- _SOURCE PASSAGE_
My guess is that the cluster node cannot allocate the memory required by APFEL. Thanks for the information, I think I'm getting close to your installation setup (libgfortran.so.4, gcc/gfortran 7.2.0 from conda, etc.) I will let you know if I manage to reproduce your crash.

Meanwhile could you please revert to the original APFEL (fixstringleak) and nnpdf (master), and then compile APFEL with sanitizer enabled (apply the diff below and then run autoreconf -i):

diff --git a/configure.ac b/configure.ac
index 2509e11..488a799 100644
--- a/configure.ac
+++ b/configure.ac 
@@ -13,7 +13,7 @@ AC_CONFIG_HEADERS([config/config.h include/APFEL/FortranWrappers.h])

 ## Set Fortran compiler behaviour
 if test "x$FCFLAGS" == "x"; then
-  FCFLAGS="-O3 -Wunused"
+  FCFLAGS="-g -O3 -Wunused -fstack-protector-strong -fsanitize=address"
 fi
 # Try to respect users' Fortran compiler variables
 if test "x$FC" == "x"; then
@@ -129,7 +129,7 @@ fi

 ## Set final FCFLAGS, CXXFLAGS and CPPFLAGS
-AM_CPPFLAGS="$AM_CPPFLAGS -I\$(top_srcdir)/include -I\$(top_builddir)/include"
+AM_CPPFLAGS="$AM_CPPFLAGS  -fstack-protector-strong -I\$(top_srcdir)/include -I\$(top_builddir)/include"
 AM_CPPFLAGS=["$AM_CPPFLAGS -DDATA_PATH="$datadir" -DAPFEL_VERSION="$PACKAGE_VERSION" "]
 AC_SUBST(AM_CPPFLAGS)

And then configure nnpdf in Debug mode (you can easily change that with ccmake), compile and rerun nnfit?

wilsonmr commented 6 years ago

I did that and I can't seem to run filter or nnfit getting

==53668==ERROR: AddressSanitizer failed to allocate 0xdfff0001000 (15392894357504) bytes at address 2008fff7000 (errno: 12)
==53668==ReserveShadowMemoryRange failed while trying to map 0xdfff0001000 bytes. Perhaps you're using ulimit -v
scarrazza commented 6 years ago

From my side I have setup exactly the same environment you have on my laptop and server, both of them work well (no leaks, faults).

I think the asan error you quote is another evidence of low memory (less than 3.7gb).

I would like to check your cluster submission instructions but I do not have permission to view the wiki page you have linked. Could please send me as PDF?

Zaharid commented 6 years ago

I'd like to try ASAN on a system where the sysadmins enforce a hard limit. Is this possible?

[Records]

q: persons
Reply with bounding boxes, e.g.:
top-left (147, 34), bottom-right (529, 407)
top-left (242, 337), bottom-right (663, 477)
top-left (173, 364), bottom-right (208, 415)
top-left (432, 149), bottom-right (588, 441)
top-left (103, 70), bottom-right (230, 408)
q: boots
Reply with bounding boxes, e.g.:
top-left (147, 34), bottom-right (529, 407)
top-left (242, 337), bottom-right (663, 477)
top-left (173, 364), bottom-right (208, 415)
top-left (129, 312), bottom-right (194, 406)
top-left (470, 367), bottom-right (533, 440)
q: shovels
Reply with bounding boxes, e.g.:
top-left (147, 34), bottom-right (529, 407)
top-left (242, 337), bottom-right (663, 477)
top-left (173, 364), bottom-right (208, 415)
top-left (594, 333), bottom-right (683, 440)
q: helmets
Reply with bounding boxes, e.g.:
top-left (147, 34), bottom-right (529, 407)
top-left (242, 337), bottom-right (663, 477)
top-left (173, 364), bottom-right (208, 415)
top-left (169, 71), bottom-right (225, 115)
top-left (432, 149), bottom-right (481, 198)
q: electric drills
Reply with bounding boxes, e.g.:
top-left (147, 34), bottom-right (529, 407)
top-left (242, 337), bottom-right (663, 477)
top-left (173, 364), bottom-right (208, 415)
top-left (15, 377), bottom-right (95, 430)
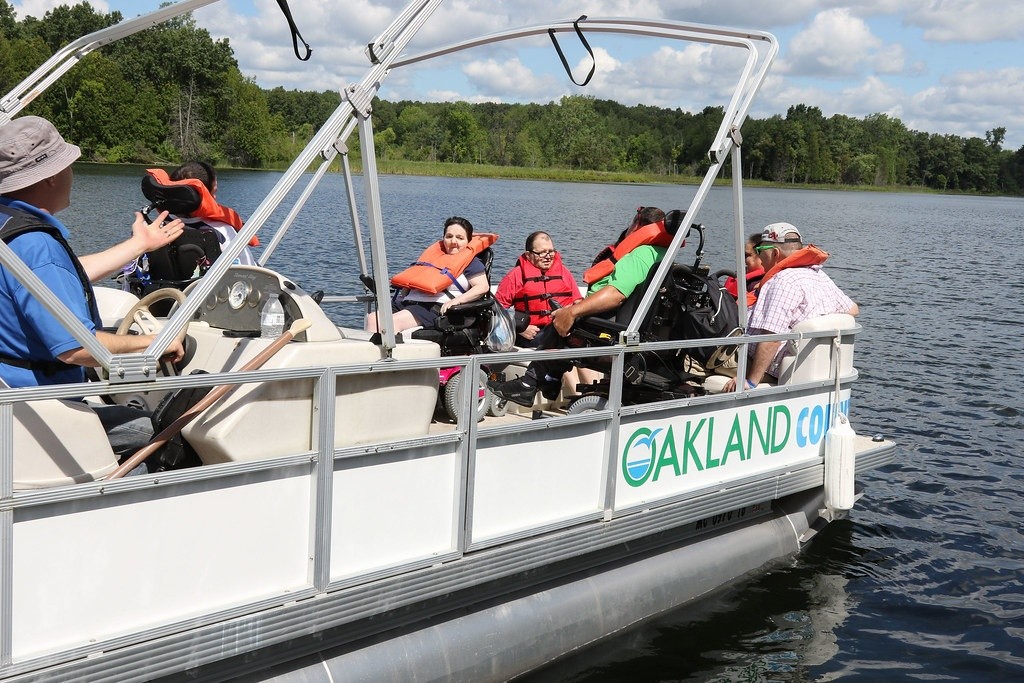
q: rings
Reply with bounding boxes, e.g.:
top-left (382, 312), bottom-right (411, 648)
top-left (167, 232), bottom-right (170, 236)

- _TO BE DONE_
1. Translate this sentence from the APFEL crash discussion into Spanish: "My guess is that the cluster node cannot allocate the memory required by APFEL."
2. Please carry the APFEL crash discussion forward from its final comment.

- _TASK-BY-TASK OUTPUTS_
1. Supongo que el nodo del clúster no puede asignar la memoria que requiere APFEL.

2.
No. asan requires 20Tb (+ a bit) of virtual memory to properly function. talk to your sysadmins to relax their limits

https://gcc.gnu.org/bugzilla/show_bug.cgi?id=55517#c9

wilsonmr commented 6 years ago

I guess this isn't so relevant but just in case you want to play with ulimit, I am in an interactive session on one of the job nodes and this is the output of ulimit:

[s1758208@node1h19 ~]$ ulimit -a
core file size          (blocks, -c) unlimited
data seg size           (kbytes, -d) unlimited
scheduling priority             (-e) 0
file size               (blocks, -f) unlimited
pending signals                 (-i) 514047
max locked memory       (kbytes, -l) unlimited
max memory size         (kbytes, -m) unlimited
open files                      (-n) 1024
pipe size            (512 bytes, -p) 8
POSIX message queues     (bytes, -q) 819200
real-time priority              (-r) 0
stack size              (kbytes, -s) unlimited
cpu time               (seconds, -t) unlimited
max user processes              (-u) 4096
virtual memory          (kbytes, -v) 4194304
file locks                      (-x) unlimited

I am currently running the same fit on my desktop. Using an almost identical setup to the cluster in terms of conda environment. If it succeeds I will put some more effort into recreating the exact install procedure I used on the cluster and see if I can recreate the error

wilsonmr commented 6 years ago

ok I got access to a node and ran nnfit in debug mode, do I need to run something specific to get asan output?

 **** Producing T0 Predictions with Set NNPDF31_nnlo_as_0118

- Final Positivity Test
- Positivity Vetoed

- Writing fitinfo file...
- Computing arclengths...
- Writing sumrules file...
- Writing preproc file...
- Writing params file...
- Printing grid to file: nmcapfel/nnfit/replica_1/nmcapfel.gridvalues
- Writing out LHAPDF grid: nmcapfel
- Solving DGLAP for LHAPDF grid...
 In odeintns.f:
 too many steps!
Thanks for using LHAPDF 6.2.1. Please make sure to cite the paper:
  Eur.Phys.J. C75 (2015) 3, 132  (http://arxiv.org/abs/1412.7420)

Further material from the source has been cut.